# [EXCERPTED PASSAGE]
===============

50 years of The Inheritance (Provision for Family and Dependents) Act 1975

For half a century this legislation has now been in place enabling many individuals to challenge a Will or the intestacy rules and bring claims against an estate (the money, property and assets left when someone dies).

What does the Act say?

The Act enables certain eligible persons to bring a claim under the Act for “reasonable financial provision” if they are disappointed by the terms of a Will or how the intestacy rules will be applied in their circumstances.

The Act limits the type of individuals that can bring a claim.  But the Act has evolved over the years to adapt to modern society and therefore the inclusion of cohabiting couples was added in much more recent years.

Who can bring a claim under the Act?

The following are eligible to bring a claim under the Act: –

  • Spouse
  • Former spouse
  • Cohabitees that have lived together for at least two years before the death as if they were a married couple
  • Children of the deceased – whether they are minors or adults
  • Those treated as a child of the family
  • Anyone that was financially dependent on the deceased

How are claims dealt with?

===============

# [ENTRIES PROVIDED]

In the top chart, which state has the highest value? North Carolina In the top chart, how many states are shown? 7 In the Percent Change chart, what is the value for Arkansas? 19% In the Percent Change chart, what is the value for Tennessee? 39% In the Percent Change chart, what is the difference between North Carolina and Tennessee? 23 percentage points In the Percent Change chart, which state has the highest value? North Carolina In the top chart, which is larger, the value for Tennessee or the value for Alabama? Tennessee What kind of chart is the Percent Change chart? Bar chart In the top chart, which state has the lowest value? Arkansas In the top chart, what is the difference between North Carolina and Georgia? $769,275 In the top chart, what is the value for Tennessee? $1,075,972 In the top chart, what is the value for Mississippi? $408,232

===============

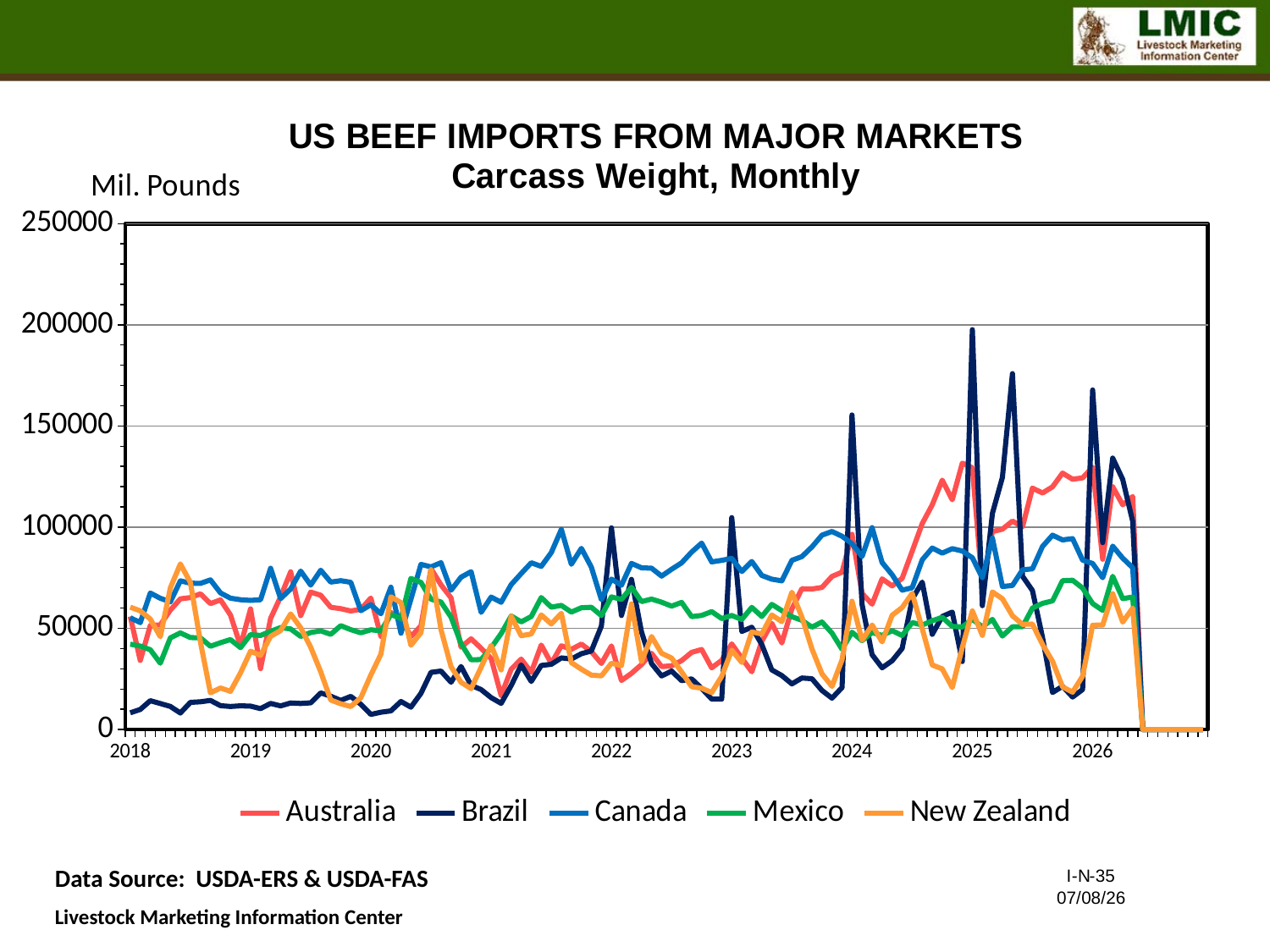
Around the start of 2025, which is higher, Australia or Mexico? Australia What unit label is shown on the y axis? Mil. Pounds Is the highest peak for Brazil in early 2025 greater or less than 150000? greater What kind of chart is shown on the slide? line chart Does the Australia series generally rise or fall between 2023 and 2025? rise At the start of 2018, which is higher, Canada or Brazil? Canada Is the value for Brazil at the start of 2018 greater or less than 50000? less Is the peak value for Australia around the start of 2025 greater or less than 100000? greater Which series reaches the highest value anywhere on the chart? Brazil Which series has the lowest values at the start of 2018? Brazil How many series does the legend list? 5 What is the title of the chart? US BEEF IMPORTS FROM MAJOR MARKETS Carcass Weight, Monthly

===============

# [WHAT TO WORK ON]
A. Why does the Inheritance Act article say cohabiting couples were added to the Act in more recent years?
B. In the Inheritance Act article, update the stretch from "What does the" through "in their circumstances." so that "disappointed" reads "dissatisfied".
C. Shorten the paragraph of the Inheritance Act article that begins "The Act limits the type of individuals", keeping its main facts.

# [ANSWERS TO THE TASKS]
A. The Act has changed over the years to keep up with modern society, so cohabiting couples were included among those who can bring a claim.

B.
What does the Act say?

The Act enables certain eligible persons to bring a claim under the Act for “reasonable financial provision” if they are dissatisfied by the terms of a Will or how the intestacy rules will be applied in their circumstances.

C. The Act restricts who may bring a claim, but it has evolved to reflect modern society and more recently came to include cohabiting couples.